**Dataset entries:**
==============================

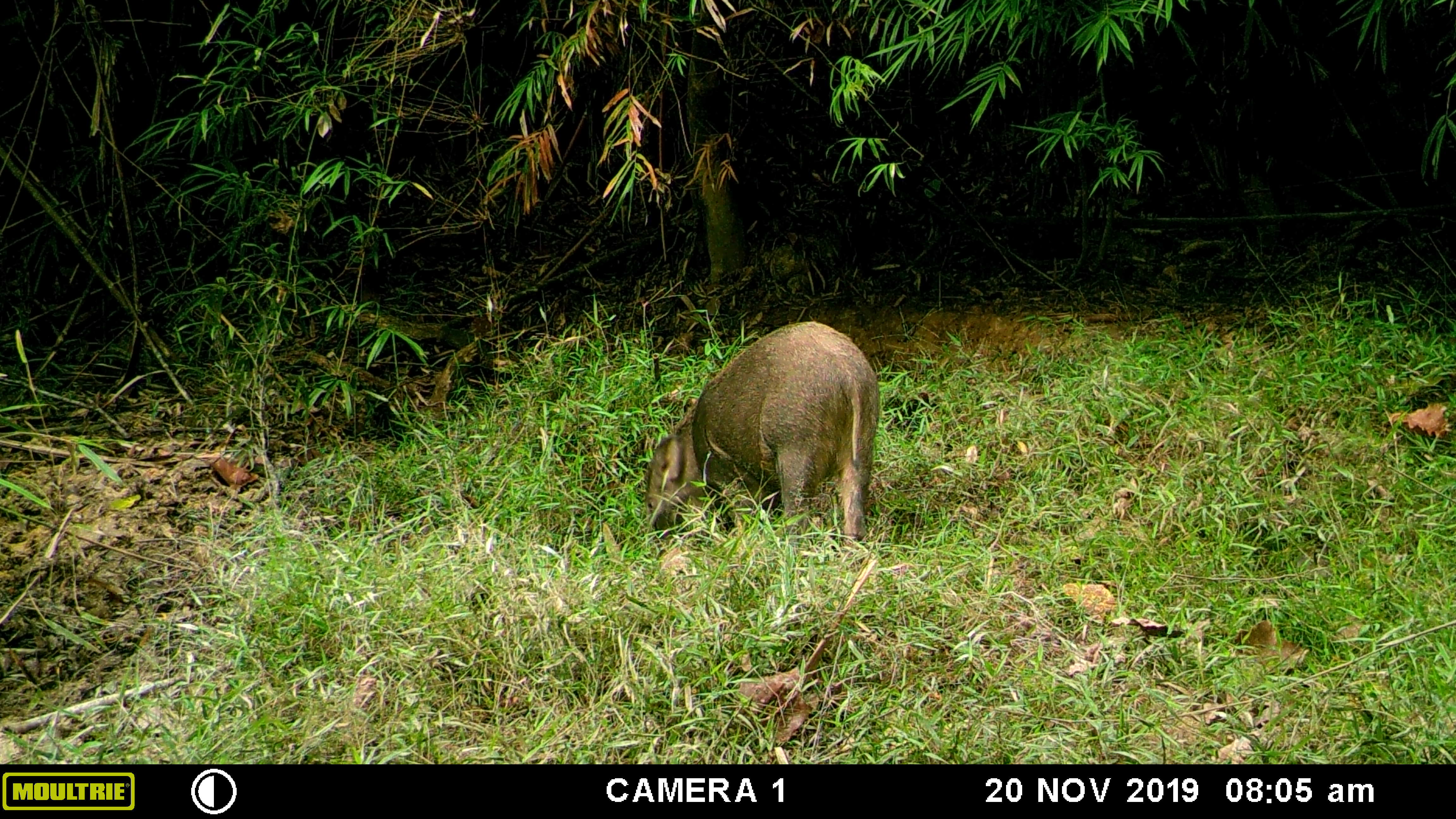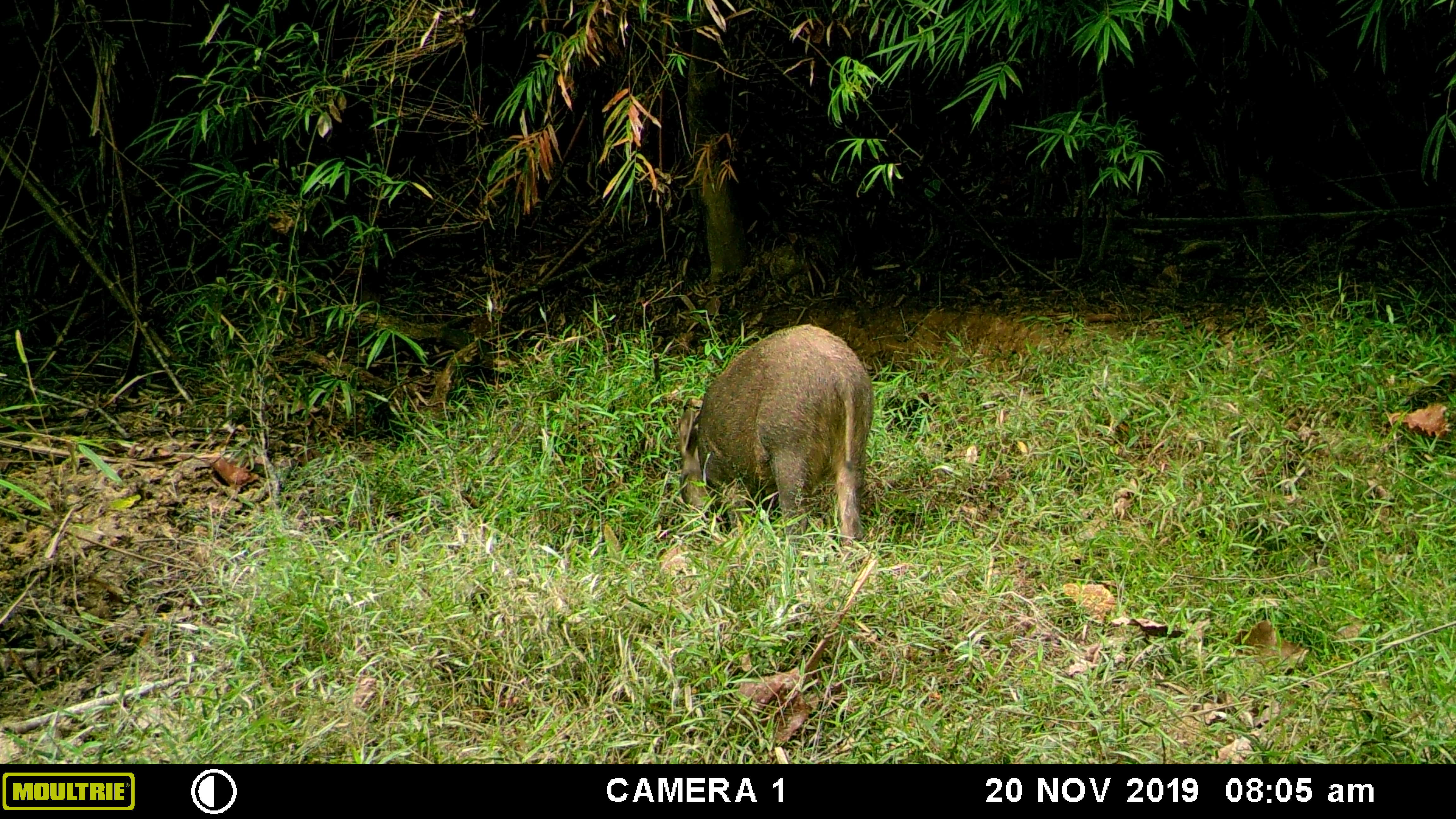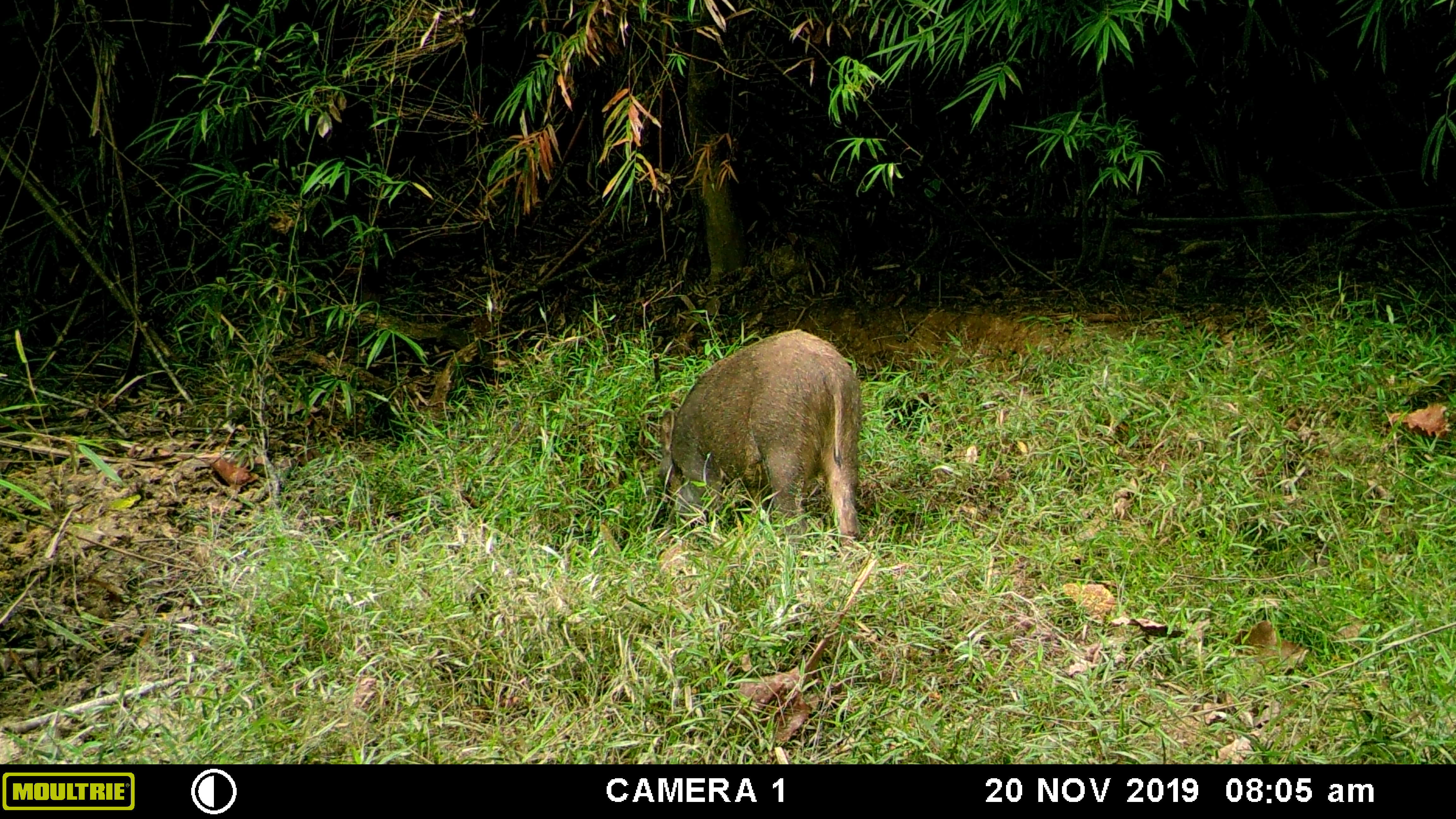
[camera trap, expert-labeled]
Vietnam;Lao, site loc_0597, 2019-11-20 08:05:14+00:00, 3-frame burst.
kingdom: Animalia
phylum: Chordata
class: Mammalia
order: Artiodactyla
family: Suidae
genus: Sus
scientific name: Sus scrofa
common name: eurasian wild pig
Eurasian wild pig (Sus scrofa). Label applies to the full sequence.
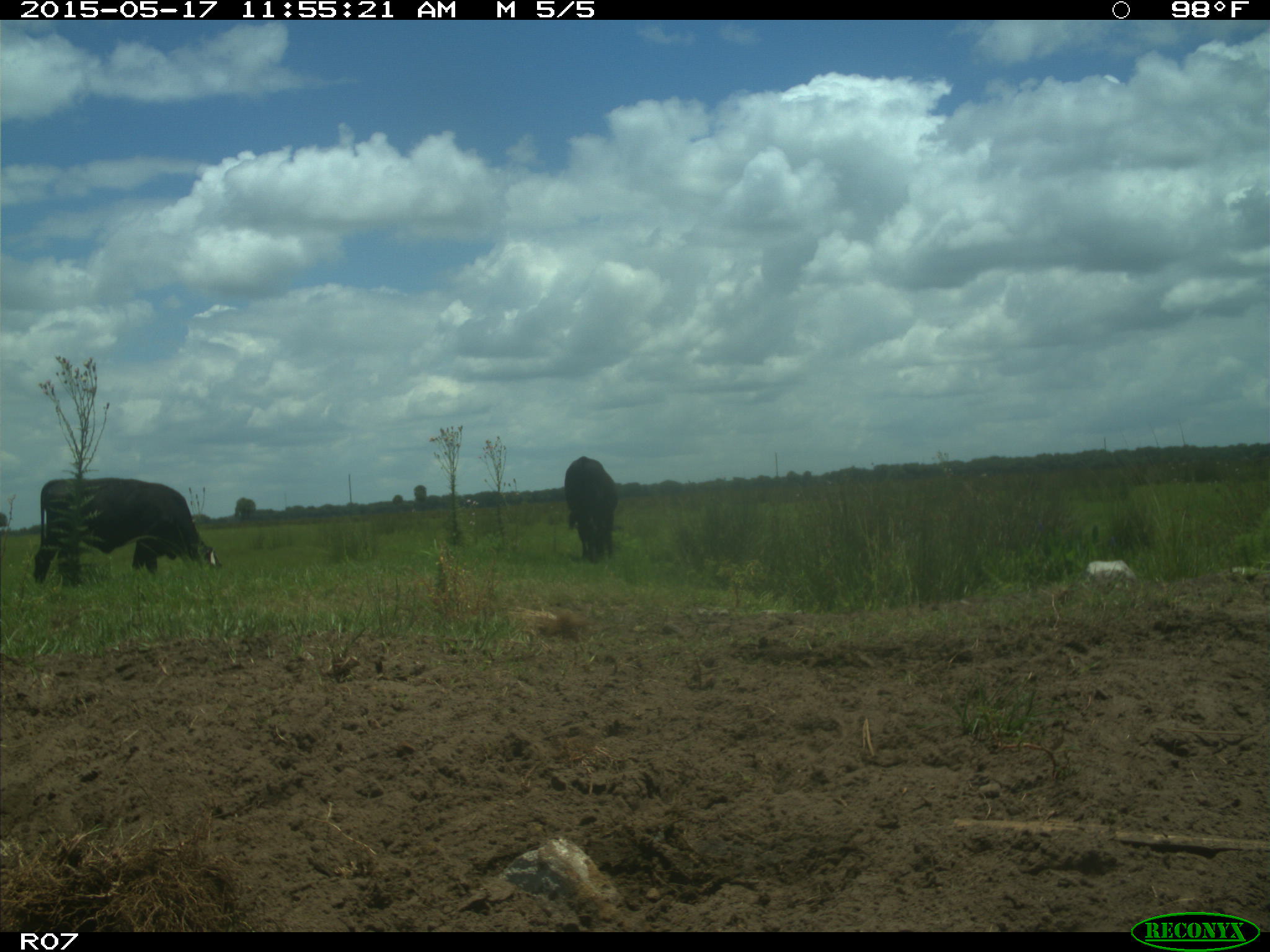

==============================

**TASK BRIEF:**
Return the entries unchanged, save for the pictures, which do not belong in the copy.

**OUTPUT OF THE TASK:**
[camera trap, expert-labeled]
Vietnam;Lao, site loc_0597, 2019-11-20 08:05:14+00:00, 3-frame burst.
kingdom: Animalia
phylum: Chordata
class: Mammalia
order: Artiodactyla
family: Suidae
genus: Sus
scientific name: Sus scrofa
common name: eurasian wild pig
Eurasian wild pig (Sus scrofa). Label applies to the full sequence.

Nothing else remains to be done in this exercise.